> Text excerpt:
Upper Bounds of the Third Hankel Determinant for Close-to-Convex Functions

Abstract

In this paper, the third Hankel determinant for the class $\mathcal{N}$ of functions convex in one direction is estimated. An analogous problem is solved for a subclass of $\mathcal{N}$ consisting of functions with real coefficients. Additionally, this determinant for odd functions in $\mathcal{N}$ is estimated. Moreover, similar results are obtained in the relative class $\mathcal{M}$ consisting of functions $z{f}^{\prime }\left(z\right)$, where $f\in \mathcal{N}$. The majority of bounds is sharp.

1. Introduction

Let $\mathcal{A}$ be the family of all functions analytic in the open unit disk $\mathbb{D}=\{z\in \mathbb{C}:|z|<1\}$ having the power series expansion

$$f\left(z\right)=z+\sum _{n=2}^{\infty }{a}_n{z}^n$$

(1)

and let $\mathcal{S}$ denote the class of univalent functions in $\mathcal{A}$.

Since the early twentieth centry, coefficient problems have been in the mainstream of the geometric theory of analytic functions. The main motivation for studying these problems was the famous Bieberbach conjecture that $|a_n| \le n$ for $f\in \mathcal{S}$ (first proposed in 1916). The problem was finally solved by de Branges in 1985 (see [1,2] for the proof). There are many papers in which the n-th coefficient $a_n$ was estimated for various subclasses of analytic functions.

> Rows:
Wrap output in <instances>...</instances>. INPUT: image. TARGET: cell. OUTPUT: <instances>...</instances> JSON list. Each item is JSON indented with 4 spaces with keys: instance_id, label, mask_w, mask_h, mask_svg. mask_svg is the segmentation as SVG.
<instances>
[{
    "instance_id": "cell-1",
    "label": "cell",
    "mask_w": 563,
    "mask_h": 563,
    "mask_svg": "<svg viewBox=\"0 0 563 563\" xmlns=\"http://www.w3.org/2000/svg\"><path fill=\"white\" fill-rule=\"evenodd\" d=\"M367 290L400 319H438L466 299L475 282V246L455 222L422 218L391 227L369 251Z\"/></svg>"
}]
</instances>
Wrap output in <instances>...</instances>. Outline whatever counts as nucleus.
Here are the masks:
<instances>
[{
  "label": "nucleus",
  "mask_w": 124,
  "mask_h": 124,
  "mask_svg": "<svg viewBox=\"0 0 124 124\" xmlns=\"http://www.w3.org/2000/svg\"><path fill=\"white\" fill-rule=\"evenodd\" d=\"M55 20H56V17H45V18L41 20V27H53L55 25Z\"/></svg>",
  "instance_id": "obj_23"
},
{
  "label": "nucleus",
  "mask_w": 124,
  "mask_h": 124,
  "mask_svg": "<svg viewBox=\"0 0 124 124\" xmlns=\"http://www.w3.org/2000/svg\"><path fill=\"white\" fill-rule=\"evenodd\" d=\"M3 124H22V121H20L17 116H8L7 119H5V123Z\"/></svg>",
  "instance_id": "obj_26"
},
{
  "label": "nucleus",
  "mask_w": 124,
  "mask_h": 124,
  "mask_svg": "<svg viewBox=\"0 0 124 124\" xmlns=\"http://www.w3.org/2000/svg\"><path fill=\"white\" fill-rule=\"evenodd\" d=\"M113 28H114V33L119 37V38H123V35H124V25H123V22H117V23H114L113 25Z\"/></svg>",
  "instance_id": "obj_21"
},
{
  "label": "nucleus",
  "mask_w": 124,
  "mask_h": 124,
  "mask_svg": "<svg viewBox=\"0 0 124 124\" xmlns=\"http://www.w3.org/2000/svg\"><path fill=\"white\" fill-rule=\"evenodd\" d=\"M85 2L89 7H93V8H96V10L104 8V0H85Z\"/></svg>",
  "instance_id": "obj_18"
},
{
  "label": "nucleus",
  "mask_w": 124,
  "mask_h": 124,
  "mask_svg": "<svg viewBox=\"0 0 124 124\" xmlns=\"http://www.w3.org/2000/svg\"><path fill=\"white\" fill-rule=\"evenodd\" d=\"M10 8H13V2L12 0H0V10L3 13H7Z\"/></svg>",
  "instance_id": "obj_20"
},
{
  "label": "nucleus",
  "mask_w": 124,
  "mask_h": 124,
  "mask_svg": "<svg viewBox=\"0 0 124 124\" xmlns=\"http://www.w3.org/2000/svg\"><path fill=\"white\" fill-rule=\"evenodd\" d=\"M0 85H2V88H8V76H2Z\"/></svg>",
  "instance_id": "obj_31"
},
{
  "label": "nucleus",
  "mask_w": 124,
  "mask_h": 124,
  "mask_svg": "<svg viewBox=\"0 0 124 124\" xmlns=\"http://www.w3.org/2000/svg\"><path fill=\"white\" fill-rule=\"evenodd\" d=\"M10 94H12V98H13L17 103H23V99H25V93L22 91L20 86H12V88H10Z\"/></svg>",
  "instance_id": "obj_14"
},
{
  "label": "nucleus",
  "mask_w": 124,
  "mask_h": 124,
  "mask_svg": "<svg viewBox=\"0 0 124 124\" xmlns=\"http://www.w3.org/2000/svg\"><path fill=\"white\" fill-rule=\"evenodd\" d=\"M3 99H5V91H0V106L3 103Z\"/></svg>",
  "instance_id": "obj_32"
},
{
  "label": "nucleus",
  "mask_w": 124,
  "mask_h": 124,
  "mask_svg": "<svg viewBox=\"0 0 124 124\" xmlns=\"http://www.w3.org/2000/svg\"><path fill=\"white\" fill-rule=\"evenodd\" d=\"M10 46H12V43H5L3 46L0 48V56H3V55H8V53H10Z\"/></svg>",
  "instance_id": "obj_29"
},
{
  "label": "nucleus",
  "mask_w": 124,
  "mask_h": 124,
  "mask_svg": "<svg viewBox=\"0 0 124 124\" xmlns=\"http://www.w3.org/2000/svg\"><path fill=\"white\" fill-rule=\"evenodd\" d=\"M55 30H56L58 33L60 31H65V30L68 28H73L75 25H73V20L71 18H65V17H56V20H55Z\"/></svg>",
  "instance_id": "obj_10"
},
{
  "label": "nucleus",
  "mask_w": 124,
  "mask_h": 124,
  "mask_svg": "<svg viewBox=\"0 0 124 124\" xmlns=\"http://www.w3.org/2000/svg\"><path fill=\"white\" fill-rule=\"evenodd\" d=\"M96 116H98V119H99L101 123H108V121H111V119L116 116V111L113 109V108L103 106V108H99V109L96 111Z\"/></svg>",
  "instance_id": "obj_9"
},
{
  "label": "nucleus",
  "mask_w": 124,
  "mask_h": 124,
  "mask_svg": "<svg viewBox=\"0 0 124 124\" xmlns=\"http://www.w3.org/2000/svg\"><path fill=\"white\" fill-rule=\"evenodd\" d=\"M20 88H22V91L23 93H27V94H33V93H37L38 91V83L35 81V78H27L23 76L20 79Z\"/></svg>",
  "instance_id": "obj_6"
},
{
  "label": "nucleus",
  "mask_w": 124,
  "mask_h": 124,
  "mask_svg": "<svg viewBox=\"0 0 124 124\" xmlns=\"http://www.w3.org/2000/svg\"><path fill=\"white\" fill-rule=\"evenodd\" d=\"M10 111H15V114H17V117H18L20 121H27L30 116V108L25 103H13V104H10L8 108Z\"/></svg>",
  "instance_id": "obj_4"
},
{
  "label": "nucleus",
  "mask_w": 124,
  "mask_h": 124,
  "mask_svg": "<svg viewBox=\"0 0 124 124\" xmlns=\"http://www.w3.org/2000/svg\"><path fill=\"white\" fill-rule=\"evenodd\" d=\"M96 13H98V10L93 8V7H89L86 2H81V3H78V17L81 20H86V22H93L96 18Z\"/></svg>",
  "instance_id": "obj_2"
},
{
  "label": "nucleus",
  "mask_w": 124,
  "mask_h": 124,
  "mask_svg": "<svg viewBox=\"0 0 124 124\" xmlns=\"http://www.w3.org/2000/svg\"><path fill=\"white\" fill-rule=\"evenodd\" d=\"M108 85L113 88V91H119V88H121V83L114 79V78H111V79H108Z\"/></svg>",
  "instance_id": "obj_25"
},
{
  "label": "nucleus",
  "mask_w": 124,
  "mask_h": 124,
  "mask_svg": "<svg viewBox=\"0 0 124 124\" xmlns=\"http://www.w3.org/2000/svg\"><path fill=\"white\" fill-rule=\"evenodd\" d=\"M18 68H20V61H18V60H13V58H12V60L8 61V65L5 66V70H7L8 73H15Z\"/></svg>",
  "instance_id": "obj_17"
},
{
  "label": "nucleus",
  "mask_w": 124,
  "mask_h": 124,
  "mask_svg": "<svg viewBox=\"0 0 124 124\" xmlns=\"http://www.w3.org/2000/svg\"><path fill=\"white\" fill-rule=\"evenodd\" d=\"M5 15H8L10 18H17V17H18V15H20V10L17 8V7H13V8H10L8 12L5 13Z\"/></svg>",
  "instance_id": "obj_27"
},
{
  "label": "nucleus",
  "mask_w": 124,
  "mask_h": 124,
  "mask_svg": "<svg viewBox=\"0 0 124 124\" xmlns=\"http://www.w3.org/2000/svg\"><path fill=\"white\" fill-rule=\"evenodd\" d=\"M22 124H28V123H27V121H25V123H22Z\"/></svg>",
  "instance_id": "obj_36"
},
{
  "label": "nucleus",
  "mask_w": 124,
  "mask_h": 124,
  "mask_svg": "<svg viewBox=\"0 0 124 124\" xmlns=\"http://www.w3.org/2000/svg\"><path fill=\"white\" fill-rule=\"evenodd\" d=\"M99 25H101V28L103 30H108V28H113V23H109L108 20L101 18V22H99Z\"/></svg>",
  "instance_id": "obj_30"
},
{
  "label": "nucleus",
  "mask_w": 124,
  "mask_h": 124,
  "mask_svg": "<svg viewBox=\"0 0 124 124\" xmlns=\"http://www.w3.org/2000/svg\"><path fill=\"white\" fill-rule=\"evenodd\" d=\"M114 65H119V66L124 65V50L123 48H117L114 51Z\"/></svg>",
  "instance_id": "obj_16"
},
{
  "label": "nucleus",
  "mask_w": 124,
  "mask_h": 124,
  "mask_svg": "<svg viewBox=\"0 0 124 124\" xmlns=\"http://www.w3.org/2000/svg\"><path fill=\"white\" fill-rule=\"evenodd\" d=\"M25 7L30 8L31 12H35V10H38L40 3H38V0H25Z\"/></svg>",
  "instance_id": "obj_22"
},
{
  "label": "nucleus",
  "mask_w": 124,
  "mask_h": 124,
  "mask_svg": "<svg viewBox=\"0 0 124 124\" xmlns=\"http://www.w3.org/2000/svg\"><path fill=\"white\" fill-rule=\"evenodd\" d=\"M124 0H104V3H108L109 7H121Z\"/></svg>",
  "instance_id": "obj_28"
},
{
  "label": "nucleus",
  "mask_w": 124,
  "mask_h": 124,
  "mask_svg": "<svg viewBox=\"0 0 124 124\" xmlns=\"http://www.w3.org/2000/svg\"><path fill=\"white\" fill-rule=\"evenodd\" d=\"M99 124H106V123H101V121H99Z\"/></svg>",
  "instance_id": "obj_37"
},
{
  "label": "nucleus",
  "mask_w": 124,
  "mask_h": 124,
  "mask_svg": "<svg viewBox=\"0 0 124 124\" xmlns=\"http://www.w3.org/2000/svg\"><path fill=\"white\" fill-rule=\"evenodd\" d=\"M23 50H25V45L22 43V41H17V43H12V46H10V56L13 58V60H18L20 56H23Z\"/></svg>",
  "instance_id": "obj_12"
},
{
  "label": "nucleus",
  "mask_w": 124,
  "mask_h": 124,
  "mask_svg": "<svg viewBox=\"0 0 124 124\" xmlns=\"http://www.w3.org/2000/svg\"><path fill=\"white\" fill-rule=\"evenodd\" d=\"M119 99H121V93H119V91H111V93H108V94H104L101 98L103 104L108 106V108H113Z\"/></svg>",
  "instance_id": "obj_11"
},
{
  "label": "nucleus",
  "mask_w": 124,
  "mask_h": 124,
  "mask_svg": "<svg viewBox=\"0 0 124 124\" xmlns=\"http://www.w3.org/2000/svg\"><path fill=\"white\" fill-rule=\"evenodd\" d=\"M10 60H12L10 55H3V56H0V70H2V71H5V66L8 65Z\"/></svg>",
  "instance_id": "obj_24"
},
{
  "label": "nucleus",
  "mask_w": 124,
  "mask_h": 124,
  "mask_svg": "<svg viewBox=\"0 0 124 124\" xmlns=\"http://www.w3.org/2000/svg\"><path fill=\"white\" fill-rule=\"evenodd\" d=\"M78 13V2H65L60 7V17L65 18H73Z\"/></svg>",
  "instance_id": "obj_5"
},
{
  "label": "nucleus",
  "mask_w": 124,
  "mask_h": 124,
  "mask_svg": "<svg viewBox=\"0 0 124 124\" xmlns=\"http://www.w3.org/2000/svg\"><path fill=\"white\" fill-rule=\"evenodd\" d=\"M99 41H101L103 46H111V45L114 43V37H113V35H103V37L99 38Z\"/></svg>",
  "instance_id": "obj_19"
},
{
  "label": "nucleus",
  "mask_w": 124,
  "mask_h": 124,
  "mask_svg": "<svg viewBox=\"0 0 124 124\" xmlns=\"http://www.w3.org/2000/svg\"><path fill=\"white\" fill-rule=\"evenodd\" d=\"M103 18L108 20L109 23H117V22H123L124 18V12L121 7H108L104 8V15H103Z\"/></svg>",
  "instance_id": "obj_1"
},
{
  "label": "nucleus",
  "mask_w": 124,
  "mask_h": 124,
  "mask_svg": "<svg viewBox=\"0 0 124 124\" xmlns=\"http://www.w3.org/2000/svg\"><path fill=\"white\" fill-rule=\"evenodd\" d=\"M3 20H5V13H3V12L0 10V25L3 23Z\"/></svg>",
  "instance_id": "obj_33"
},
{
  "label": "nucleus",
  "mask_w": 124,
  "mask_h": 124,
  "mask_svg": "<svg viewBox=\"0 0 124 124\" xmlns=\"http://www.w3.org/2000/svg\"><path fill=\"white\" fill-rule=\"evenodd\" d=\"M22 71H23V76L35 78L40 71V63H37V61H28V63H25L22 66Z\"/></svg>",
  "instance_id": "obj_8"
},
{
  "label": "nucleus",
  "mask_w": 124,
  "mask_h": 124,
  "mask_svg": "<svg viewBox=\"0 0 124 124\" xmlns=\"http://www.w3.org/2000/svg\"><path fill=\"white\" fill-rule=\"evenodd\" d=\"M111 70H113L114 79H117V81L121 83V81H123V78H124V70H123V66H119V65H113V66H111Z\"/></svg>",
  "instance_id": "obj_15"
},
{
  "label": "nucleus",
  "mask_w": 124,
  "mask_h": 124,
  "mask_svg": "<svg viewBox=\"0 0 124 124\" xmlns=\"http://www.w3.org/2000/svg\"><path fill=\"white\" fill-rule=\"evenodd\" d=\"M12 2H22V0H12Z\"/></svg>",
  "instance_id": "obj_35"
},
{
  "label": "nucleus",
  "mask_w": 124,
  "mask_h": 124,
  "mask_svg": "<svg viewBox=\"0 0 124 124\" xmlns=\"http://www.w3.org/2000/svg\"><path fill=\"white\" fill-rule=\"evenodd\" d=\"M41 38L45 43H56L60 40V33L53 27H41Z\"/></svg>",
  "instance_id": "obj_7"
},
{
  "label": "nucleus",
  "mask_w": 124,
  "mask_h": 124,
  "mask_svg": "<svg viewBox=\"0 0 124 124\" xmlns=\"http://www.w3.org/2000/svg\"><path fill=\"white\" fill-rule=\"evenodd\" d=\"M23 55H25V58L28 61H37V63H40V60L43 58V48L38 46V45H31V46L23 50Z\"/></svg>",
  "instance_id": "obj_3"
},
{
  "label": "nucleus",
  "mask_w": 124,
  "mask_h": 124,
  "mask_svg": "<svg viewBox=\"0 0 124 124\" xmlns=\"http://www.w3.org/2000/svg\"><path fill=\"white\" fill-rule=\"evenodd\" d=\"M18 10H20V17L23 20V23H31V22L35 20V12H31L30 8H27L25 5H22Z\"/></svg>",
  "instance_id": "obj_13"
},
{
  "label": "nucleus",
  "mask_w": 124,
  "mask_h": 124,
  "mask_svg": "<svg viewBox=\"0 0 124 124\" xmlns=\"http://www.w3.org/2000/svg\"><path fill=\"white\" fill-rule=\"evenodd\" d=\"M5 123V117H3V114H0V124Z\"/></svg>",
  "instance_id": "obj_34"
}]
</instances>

> Exercises to complete:
1. Reproduce the entire text on the third Hankel determinant, word for word and without any changes.
2. Rewrite the entries from their first line through the line containing "Wrap output in <instances>...</instances>. Outline", replacing "segmentation" with "mask" and leaving everything else unchanged.

> Full solutions:
1.
Upper Bounds of the Third Hankel Determinant for Close-to-Convex Functions

Abstract

In this paper, the third Hankel determinant for the class $\mathcal{N}$ of functions convex in one direction is estimated. An analogous problem is solved for a subclass of $\mathcal{N}$ consisting of functions with real coefficients. Additionally, this determinant for odd functions in $\mathcal{N}$ is estimated. Moreover, similar results are obtained in the relative class $\mathcal{M}$ consisting of functions $z{f}^{\prime }\left(z\right)$, where $f\in \mathcal{N}$. The majority of bounds is sharp.

1. Introduction

Let $\mathcal{A}$ be the family of all functions analytic in the open unit disk $\mathbb{D}=\{z\in \mathbb{C}:|z|<1\}$ having the power series expansion

$$f\left(z\right)=z+\sum _{n=2}^{\infty }{a}_n{z}^n$$

(1)

and let $\mathcal{S}$ denote the class of univalent functions in $\mathcal{A}$.

Since the early twentieth centry, coefficient problems have been in the mainstream of the geometric theory of analytic functions. The main motivation for studying these problems was the famous Bieberbach conjecture that $|a_n| \le n$ for $f\in \mathcal{S}$ (first proposed in 1916). The problem was finally solved by de Branges in 1985 (see [1,2] for the proof). There are many papers in which the n-th coefficient $a_n$ was estimated for various subclasses of analytic functions.

2.
Wrap output in <instances>...</instances>. INPUT: image. TARGET: cell. OUTPUT: <instances>...</instances> JSON list. Each item is JSON indented with 4 spaces with keys: instance_id, label, mask_w, mask_h, mask_svg. mask_svg is the mask as SVG.
<instances>
[{
    "instance_id": "cell-1",
    "label": "cell",
    "mask_w": 563,
    "mask_h": 563,
    "mask_svg": "<svg viewBox=\"0 0 563 563\" xmlns=\"http://www.w3.org/2000/svg\"><path fill=\"white\" fill-rule=\"evenodd\" d=\"M367 290L400 319H438L466 299L475 282V246L455 222L422 218L391 227L369 251Z\"/></svg>"
}]
</instances>
Wrap output in <instances>...</instances>. Outline whatever counts as nucleus.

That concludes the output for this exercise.